Mike Gold: How To Celebrate National Hot Dog Day

I have a leg in each of two worlds, having spent half of my life living in the Chicagoland area and the other half living in the New York metropolitan area, a.k.a. “The Big Apple” so don’t give me any shit about the word “Chicagoland.” New Yorkers have a problem when it comes to comparisons with other cities, particularly the so-called Windy one, named by a New York newspaper editor who previously held the same position in Chicago. And he wasn’t referring to the weather, but to the native approach to political negotiation.

The fastest way for a New Yorker and a Chicagoan to get into an argument is to say the word “pizza.” Second to that: “hot dogs.” But as they say, the proof is in the pudding. Whereas it is well-known that I loathe airlines and airports, the real reason I drive between the Atlantic Northeast and the Inter-Ocean so frequently is that I am compelled to bring back six to twelve pounds of Vienna hot dogs, also known as the Chicago dog, back to over a half-dozen jonesing New Yorkers.

One of the best-known elements of the Chicago hot dog experience is that it is never served – to adults – with ketchup. There have been several books written about this. My landsmen will tell you it’s disgusting and it hides the taste of the sausage.

Of course, that’s bullshit. The traditional Chicago dog is served with mustard, onions (raw or grilled), tomato, relish, a pickle spear, peppers and the most important ingredient: a dash of celery salt. Really, put ketchup on that and nobody will notice – other than Chicagoans. When the famed Nathan’s opened a store in Chicago, they told CBS that their hot dogs do not need all that crap. The reporter, who was not from the Midwest, responded: “but isn’t the traditional Nathan’s hot dog served with sauerkraut?” Nathan’s Chicago store closed down in short order.

But this week the Heinz ketchup company decided enough is enough. There’s money they’re not making in the Windy City, and they need to raise consciousness. They’ve started marketing a concoction called “Chicago Dog Sauce” and, today – National Hot Dog Day – Heinz is giving away an abattoir full of Chicago dogs with the stuff. They even made a cute little video about it.

It’s a very clever gag and a brilliant promotion campaign. If they’re thinking it will cause a major shift in local taste… well, I’m sure they do not. Not even Donald Trump is that stupid. Oh, screw that: Trump eats New York thin crust pizza with a knife and fork, even while in New York City!

It has widely reported that the phrase “hot dog” was the creation of turn-of-the-last-century cartoonist T.A.D. Dorgan. This may be apocryphal – and that Windy City origin might be as well. The National Hot Dog and Sausage Council reports “Some say the word was coined in 1901 at the New York Polo Grounds on a cold April day. Vendors were hawking hot dogs from portable hot water tanks shouting “They’re red hot! Get your dachshund sausages while they’re red hot!” A New York Journal sports cartoonist, Tad (sic) Dorgan, observed the scene and hastily drew a cartoon of barking dachshund sausages nestled warmly in rolls. Not sure how to spell ‘dachshund’ he simply wrote ‘hot dog!’ The cartoon is said to have been a sensation, thus coining the term “hot dog.”
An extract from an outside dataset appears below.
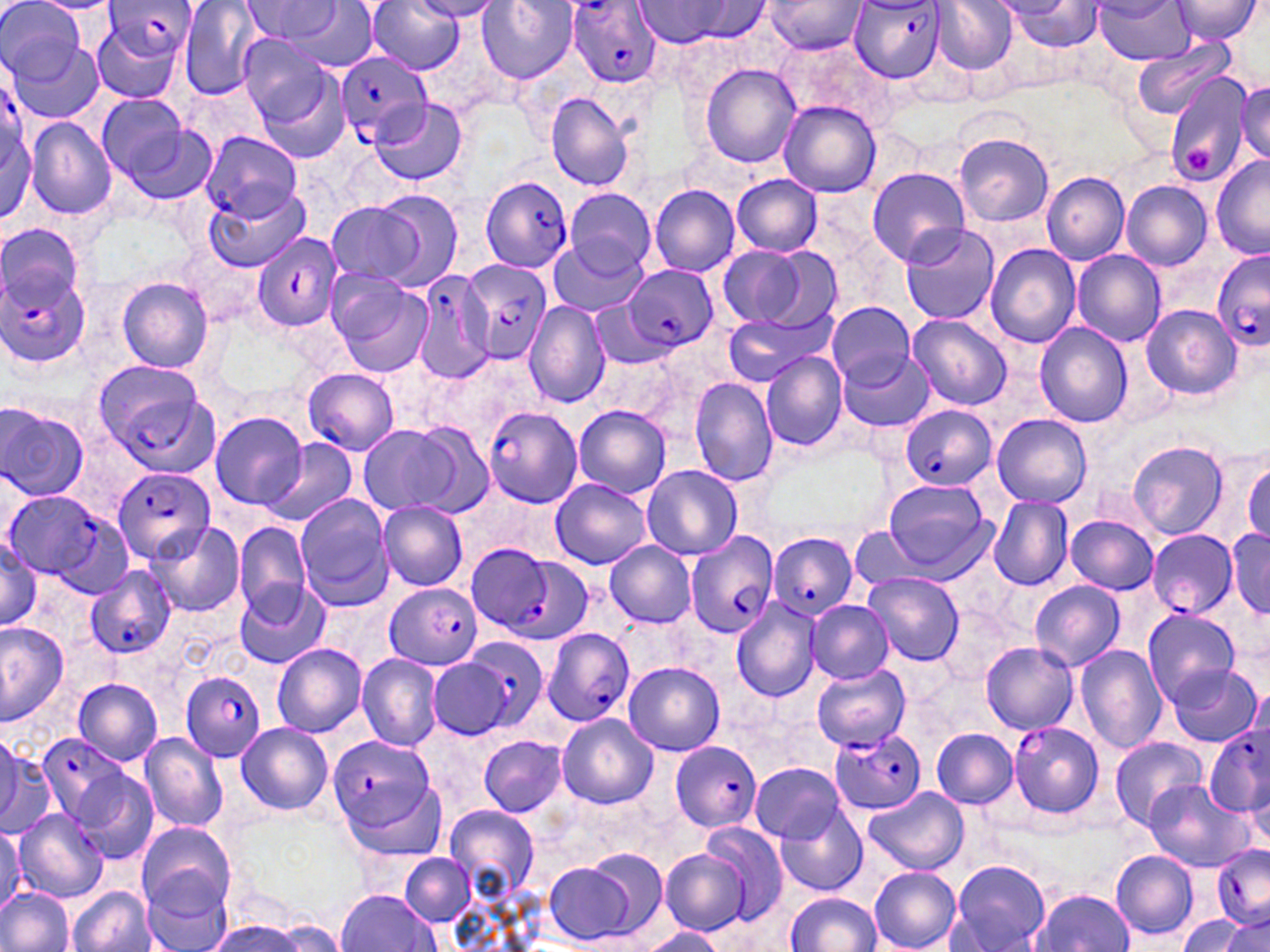 Approximate bounding boxes as named x1/y1/x2/y2 corners in pixels. Uninfected red blood cell locations: (x1=1, y1=0, x2=86, y2=84), (x1=633, y1=0, x2=749, y2=48), (x1=765, y1=0, x2=867, y2=55), (x1=932, y1=0, x2=1017, y2=74), (x1=1091, y1=0, x2=1195, y2=64), (x1=1168, y1=0, x2=1262, y2=45), (x1=177, y1=1, x2=272, y2=101), (x1=243, y1=1, x2=340, y2=45), (x1=365, y1=1, x2=465, y2=74), (x1=410, y1=1, x2=504, y2=22), (x1=476, y1=1, x2=579, y2=83), (x1=1001, y1=2, x2=1105, y2=51), (x1=279, y1=3, x2=381, y2=76), (x1=90, y1=17, x2=184, y2=103), (x1=236, y1=32, x2=337, y2=128), (x1=8, y1=35, x2=103, y2=123), (x1=781, y1=38, x2=893, y2=127), (x1=1131, y1=41, x2=1235, y2=119), (x1=698, y1=64, x2=801, y2=167), (x1=1164, y1=73, x2=1253, y2=189), (x1=1235, y1=80, x2=1269, y2=163), (x1=95, y1=92, x2=199, y2=191), (x1=546, y1=93, x2=635, y2=192), (x1=370, y1=98, x2=467, y2=186), (x1=778, y1=100, x2=880, y2=198), (x1=1, y1=113, x2=37, y2=226), (x1=27, y1=119, x2=116, y2=219), (x1=953, y1=133, x2=1054, y2=226), (x1=1211, y1=157, x2=1270, y2=260), (x1=865, y1=167, x2=970, y2=265), (x1=1042, y1=172, x2=1129, y2=264), (x1=731, y1=175, x2=823, y2=255), (x1=1121, y1=180, x2=1212, y2=270), (x1=650, y1=185, x2=739, y2=276), (x1=563, y1=187, x2=659, y2=272), (x1=205, y1=189, x2=310, y2=271), (x1=373, y1=189, x2=466, y2=291), (x1=326, y1=202, x2=419, y2=285), (x1=1, y1=221, x2=83, y2=309), (x1=899, y1=224, x2=1000, y2=326), (x1=550, y1=238, x2=645, y2=316), (x1=986, y1=243, x2=1081, y2=347), (x1=716, y1=244, x2=837, y2=333), (x1=1071, y1=250, x2=1166, y2=347), (x1=117, y1=277, x2=215, y2=373), (x1=329, y1=277, x2=435, y2=377), (x1=825, y1=301, x2=915, y2=386), (x1=524, y1=302, x2=610, y2=410), (x1=589, y1=302, x2=670, y2=368), (x1=1140, y1=304, x2=1240, y2=401), (x1=721, y1=313, x2=828, y2=386), (x1=906, y1=314, x2=1013, y2=410), (x1=1034, y1=322, x2=1133, y2=428), (x1=840, y1=350, x2=933, y2=432), (x1=761, y1=353, x2=848, y2=452), (x1=303, y1=368, x2=399, y2=454), (x1=691, y1=379, x2=781, y2=488), (x1=1, y1=404, x2=89, y2=502), (x1=574, y1=405, x2=671, y2=498), (x1=211, y1=413, x2=308, y2=511), (x1=992, y1=414, x2=1092, y2=507), (x1=402, y1=423, x2=495, y2=517), (x1=357, y1=425, x2=464, y2=517), (x1=263, y1=437, x2=358, y2=527), (x1=1128, y1=440, x2=1230, y2=541), (x1=1245, y1=459, x2=1269, y2=545), (x1=643, y1=466, x2=742, y2=560), (x1=550, y1=479, x2=651, y2=569), (x1=884, y1=479, x2=992, y2=577), (x1=294, y1=495, x2=393, y2=611), (x1=989, y1=497, x2=1072, y2=592), (x1=378, y1=502, x2=469, y2=591), (x1=1065, y1=515, x2=1159, y2=594), (x1=147, y1=522, x2=245, y2=618), (x1=235, y1=522, x2=311, y2=615), (x1=852, y1=527, x2=928, y2=595), (x1=1228, y1=529, x2=1270, y2=615), (x1=0, y1=536, x2=41, y2=634), (x1=605, y1=541, x2=697, y2=627), (x1=864, y1=572, x2=964, y2=667), (x1=234, y1=580, x2=328, y2=670), (x1=1029, y1=580, x2=1124, y2=672), (x1=807, y1=601, x2=894, y2=682), (x1=731, y1=602, x2=822, y2=701), (x1=1142, y1=607, x2=1240, y2=704), (x1=0, y1=621, x2=69, y2=725), (x1=980, y1=642, x2=1078, y2=734), (x1=272, y1=643, x2=367, y2=737), (x1=1075, y1=645, x2=1167, y2=754), (x1=358, y1=654, x2=443, y2=751), (x1=428, y1=659, x2=511, y2=739), (x1=624, y1=663, x2=725, y2=755), (x1=1167, y1=663, x2=1264, y2=748), (x1=73, y1=678, x2=163, y2=764), (x1=556, y1=714, x2=658, y2=808), (x1=235, y1=723, x2=333, y2=815), (x1=931, y1=728, x2=1019, y2=807), (x1=137, y1=732, x2=225, y2=832), (x1=0, y1=735, x2=53, y2=836), (x1=478, y1=735, x2=567, y2=816), (x1=1108, y1=735, x2=1208, y2=831), (x1=751, y1=762, x2=846, y2=843), (x1=77, y1=773, x2=158, y2=863), (x1=1143, y1=781, x2=1251, y2=873), (x1=864, y1=788, x2=970, y2=875), (x1=445, y1=805, x2=538, y2=895), (x1=774, y1=806, x2=866, y2=894), (x1=11, y1=807, x2=109, y2=903), (x1=137, y1=822, x2=235, y2=913), (x1=699, y1=822, x2=789, y2=923), (x1=0, y1=829, x2=24, y2=907), (x1=660, y1=849, x2=749, y2=936), (x1=1110, y1=850, x2=1199, y2=941), (x1=400, y1=852, x2=474, y2=925), (x1=544, y1=858, x2=648, y2=947), (x1=948, y1=861, x2=1051, y2=951), (x1=869, y1=867, x2=961, y2=951), (x1=140, y1=873, x2=233, y2=950), (x1=67, y1=887, x2=158, y2=952), (x1=334, y1=888, x2=440, y2=951), (x1=0, y1=889, x2=73, y2=952), (x1=1031, y1=889, x2=1135, y2=952), (x1=784, y1=893, x2=881, y2=951), (x1=1179, y1=914, x2=1252, y2=952), (x1=1218, y1=915, x2=1270, y2=952), (x1=209, y1=917, x2=299, y2=952), (x1=267, y1=917, x2=351, y2=951), (x1=638, y1=928, x2=725, y2=952). Plasmodium falciparum-infected red blood cell locations: (x1=569, y1=0, x2=660, y2=87), (x1=105, y1=1, x2=200, y2=61), (x1=853, y1=1, x2=951, y2=80), (x1=335, y1=51, x2=431, y2=145), (x1=1, y1=82, x2=27, y2=169), (x1=201, y1=132, x2=303, y2=220), (x1=480, y1=177, x2=574, y2=272), (x1=251, y1=230, x2=343, y2=333), (x1=1213, y1=248, x2=1270, y2=351), (x1=461, y1=260, x2=551, y2=362), (x1=0, y1=262, x2=89, y2=374), (x1=626, y1=266, x2=718, y2=352), (x1=412, y1=269, x2=497, y2=384), (x1=92, y1=359, x2=219, y2=471), (x1=898, y1=405, x2=997, y2=490), (x1=483, y1=406, x2=583, y2=507), (x1=113, y1=468, x2=217, y2=563), (x1=7, y1=491, x2=123, y2=591), (x1=686, y1=529, x2=779, y2=638), (x1=1147, y1=530, x2=1238, y2=615), (x1=767, y1=532, x2=858, y2=619), (x1=467, y1=543, x2=581, y2=643), (x1=86, y1=565, x2=177, y2=659), (x1=383, y1=583, x2=481, y2=669), (x1=542, y1=628, x2=635, y2=727), (x1=447, y1=638, x2=547, y2=736), (x1=812, y1=666, x2=911, y2=750), (x1=181, y1=672, x2=268, y2=761), (x1=1009, y1=722, x2=1105, y2=819), (x1=831, y1=727, x2=926, y2=815), (x1=1204, y1=727, x2=1268, y2=822), (x1=35, y1=732, x2=129, y2=826), (x1=327, y1=734, x2=437, y2=834), (x1=670, y1=740, x2=761, y2=831), (x1=1212, y1=843, x2=1270, y2=926). Platelet locations: (x1=1183, y1=146, x2=1217, y2=174). Slide-level diagnosis: Plasmodium falciparum. Image is 1270×952 pixels. 1000x magnification. Thin blood film. May-Grünwald-Giemsa stain. One field of a larger specimen. Light microscopy.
The sausage itself was invented in Vienna Austria in 1487, it gathered national attention in America at the Columbian Exposition in Chicago in 1893, and the hot dog bun was invented at the St. Louis World’s Fair of 1904. Doubtlessly, German and Austrian immigrants were selling these puppies throughout North America during their great immigration throughout the latter half of the 19th Century, suggesting the hot dog was popularized by anarchists.

I realize the Heinz stunt is simply that: a clever promotion and nothing more. I’d be mildly surprised to see their Chicago Dog Sauce on the shelves of the local Jewel Foods chain when I’m next out there buying hot dogs for New Yorkers, but I would not be surprised in the least if it were to be available as a condiment option at the Vienna Sausage company store.

O.K. You can tell the vegans they can come back now.